- DIRECTIVE:
Can you revise the items from the line with "Which is nearest to the" to the last line of the items, changing "dark maroon flower" to "deep purple flower" and leaving everything else untouched?

- DATASET RECORDS:

○ ○ ○

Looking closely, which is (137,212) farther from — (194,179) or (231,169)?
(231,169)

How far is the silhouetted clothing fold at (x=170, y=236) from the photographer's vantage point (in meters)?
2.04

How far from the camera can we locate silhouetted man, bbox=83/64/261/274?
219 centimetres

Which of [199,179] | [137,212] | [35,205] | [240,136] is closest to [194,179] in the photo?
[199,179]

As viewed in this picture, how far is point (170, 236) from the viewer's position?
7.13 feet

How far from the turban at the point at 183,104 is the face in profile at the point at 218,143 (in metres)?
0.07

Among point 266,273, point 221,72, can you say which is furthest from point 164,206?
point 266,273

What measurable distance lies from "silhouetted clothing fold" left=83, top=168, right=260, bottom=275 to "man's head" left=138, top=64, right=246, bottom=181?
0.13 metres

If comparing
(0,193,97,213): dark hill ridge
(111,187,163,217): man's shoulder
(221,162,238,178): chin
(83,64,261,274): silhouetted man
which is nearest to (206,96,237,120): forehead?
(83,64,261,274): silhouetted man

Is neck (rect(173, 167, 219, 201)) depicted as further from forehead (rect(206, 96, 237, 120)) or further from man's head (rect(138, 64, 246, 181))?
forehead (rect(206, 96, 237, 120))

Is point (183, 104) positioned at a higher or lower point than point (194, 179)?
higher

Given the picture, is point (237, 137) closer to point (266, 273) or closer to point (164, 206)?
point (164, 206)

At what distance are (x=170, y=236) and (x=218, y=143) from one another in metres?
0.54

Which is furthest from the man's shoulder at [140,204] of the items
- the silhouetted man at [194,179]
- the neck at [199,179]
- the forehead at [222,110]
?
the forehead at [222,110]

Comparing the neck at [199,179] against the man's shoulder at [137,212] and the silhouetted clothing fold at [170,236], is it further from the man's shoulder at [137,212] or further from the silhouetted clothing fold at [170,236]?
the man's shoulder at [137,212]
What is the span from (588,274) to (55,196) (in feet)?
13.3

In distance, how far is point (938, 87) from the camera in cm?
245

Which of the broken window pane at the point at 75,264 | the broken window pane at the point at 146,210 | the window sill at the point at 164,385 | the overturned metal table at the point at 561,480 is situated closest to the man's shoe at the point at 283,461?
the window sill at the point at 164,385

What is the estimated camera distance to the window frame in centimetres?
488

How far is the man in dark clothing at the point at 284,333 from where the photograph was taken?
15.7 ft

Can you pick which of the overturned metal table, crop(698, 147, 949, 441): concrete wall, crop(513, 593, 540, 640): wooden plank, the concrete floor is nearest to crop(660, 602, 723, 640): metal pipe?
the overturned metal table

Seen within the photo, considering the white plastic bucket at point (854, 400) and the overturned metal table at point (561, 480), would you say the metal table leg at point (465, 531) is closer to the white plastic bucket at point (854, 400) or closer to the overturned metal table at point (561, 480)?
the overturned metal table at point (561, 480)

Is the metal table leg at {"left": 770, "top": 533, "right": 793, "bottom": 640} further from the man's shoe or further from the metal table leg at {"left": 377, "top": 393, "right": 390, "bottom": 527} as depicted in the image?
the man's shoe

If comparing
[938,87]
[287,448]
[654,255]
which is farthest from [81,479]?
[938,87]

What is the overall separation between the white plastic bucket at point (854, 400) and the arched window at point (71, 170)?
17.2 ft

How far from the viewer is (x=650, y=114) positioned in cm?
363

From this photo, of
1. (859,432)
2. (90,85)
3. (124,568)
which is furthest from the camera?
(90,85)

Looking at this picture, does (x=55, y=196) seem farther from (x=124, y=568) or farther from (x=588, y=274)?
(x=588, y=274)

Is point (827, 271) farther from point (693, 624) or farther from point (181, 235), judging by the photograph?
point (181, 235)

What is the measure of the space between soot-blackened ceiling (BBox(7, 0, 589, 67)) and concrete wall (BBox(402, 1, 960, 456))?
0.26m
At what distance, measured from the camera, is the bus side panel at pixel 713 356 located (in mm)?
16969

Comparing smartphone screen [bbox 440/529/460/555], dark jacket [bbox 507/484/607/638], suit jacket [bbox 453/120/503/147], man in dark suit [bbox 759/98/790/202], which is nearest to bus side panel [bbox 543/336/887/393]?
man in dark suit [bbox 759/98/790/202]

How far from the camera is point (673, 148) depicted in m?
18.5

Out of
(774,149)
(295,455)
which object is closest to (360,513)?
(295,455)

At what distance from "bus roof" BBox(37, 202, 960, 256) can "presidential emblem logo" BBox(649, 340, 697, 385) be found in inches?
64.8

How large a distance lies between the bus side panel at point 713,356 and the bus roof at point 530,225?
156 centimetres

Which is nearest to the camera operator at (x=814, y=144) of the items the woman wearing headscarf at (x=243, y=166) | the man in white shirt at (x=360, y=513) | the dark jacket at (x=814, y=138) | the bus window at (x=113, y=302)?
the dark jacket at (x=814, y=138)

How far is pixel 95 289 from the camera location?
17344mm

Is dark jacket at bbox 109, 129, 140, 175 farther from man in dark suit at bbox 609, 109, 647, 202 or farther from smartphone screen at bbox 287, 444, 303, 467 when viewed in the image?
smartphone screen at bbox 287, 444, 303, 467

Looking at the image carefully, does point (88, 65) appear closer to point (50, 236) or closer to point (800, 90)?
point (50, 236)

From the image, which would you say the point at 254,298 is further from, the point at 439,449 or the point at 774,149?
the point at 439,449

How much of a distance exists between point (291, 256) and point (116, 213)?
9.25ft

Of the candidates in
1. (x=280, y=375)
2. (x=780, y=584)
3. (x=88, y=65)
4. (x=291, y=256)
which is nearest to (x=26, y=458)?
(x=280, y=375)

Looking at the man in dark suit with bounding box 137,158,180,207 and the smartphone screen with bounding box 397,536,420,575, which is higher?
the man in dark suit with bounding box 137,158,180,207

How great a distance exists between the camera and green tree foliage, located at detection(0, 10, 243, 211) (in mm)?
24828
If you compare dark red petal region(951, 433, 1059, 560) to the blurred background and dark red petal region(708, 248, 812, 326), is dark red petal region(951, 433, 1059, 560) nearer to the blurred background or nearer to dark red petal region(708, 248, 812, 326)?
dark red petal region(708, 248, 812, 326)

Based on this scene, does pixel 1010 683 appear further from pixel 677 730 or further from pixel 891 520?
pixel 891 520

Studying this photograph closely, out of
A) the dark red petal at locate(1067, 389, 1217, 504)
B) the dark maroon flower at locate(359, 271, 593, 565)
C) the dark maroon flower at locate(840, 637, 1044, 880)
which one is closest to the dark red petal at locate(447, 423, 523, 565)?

○ ○ ○

- EXERCISE RESULT:
Which is nearest to the camera operator at (x=814, y=144) of the items the woman wearing headscarf at (x=243, y=166) | the man in white shirt at (x=360, y=513) | the dark jacket at (x=814, y=138) | the bus window at (x=113, y=302)?
the dark jacket at (x=814, y=138)

How far is pixel 95 289 from the camera location?
17344mm

Is dark jacket at bbox 109, 129, 140, 175 farther from man in dark suit at bbox 609, 109, 647, 202 or farther from smartphone screen at bbox 287, 444, 303, 467 when viewed in the image?
smartphone screen at bbox 287, 444, 303, 467

Looking at the image carefully, does point (88, 65) appear closer to point (50, 236) or closer to point (800, 90)?
point (50, 236)

From the image, which would you say the point at 254,298 is further from, the point at 439,449 or the point at 774,149?
the point at 439,449

How much of a distance exists between point (291, 256) and point (116, 213)?
9.25ft

Of the candidates in
1. (x=280, y=375)
2. (x=780, y=584)
3. (x=88, y=65)
4. (x=291, y=256)
which is nearest to (x=26, y=458)?
(x=280, y=375)

Looking at the man in dark suit with bounding box 137,158,180,207 and the smartphone screen with bounding box 397,536,420,575, which is higher?
the man in dark suit with bounding box 137,158,180,207

How great a distance exists between the camera and green tree foliage, located at detection(0, 10, 243, 211) (in mm)?
24828
If you compare dark red petal region(951, 433, 1059, 560) to the blurred background and dark red petal region(708, 248, 812, 326), is dark red petal region(951, 433, 1059, 560) nearer to the blurred background or nearer to dark red petal region(708, 248, 812, 326)?
dark red petal region(708, 248, 812, 326)

Based on this scene, does pixel 1010 683 appear further from pixel 677 730 or further from pixel 891 520?
pixel 891 520

Studying this photograph closely, out of
A) the dark red petal at locate(1067, 389, 1217, 504)
B) the deep purple flower at locate(359, 271, 593, 565)
C) the deep purple flower at locate(840, 637, 1044, 880)
which one is closest to the dark red petal at locate(447, 423, 523, 565)?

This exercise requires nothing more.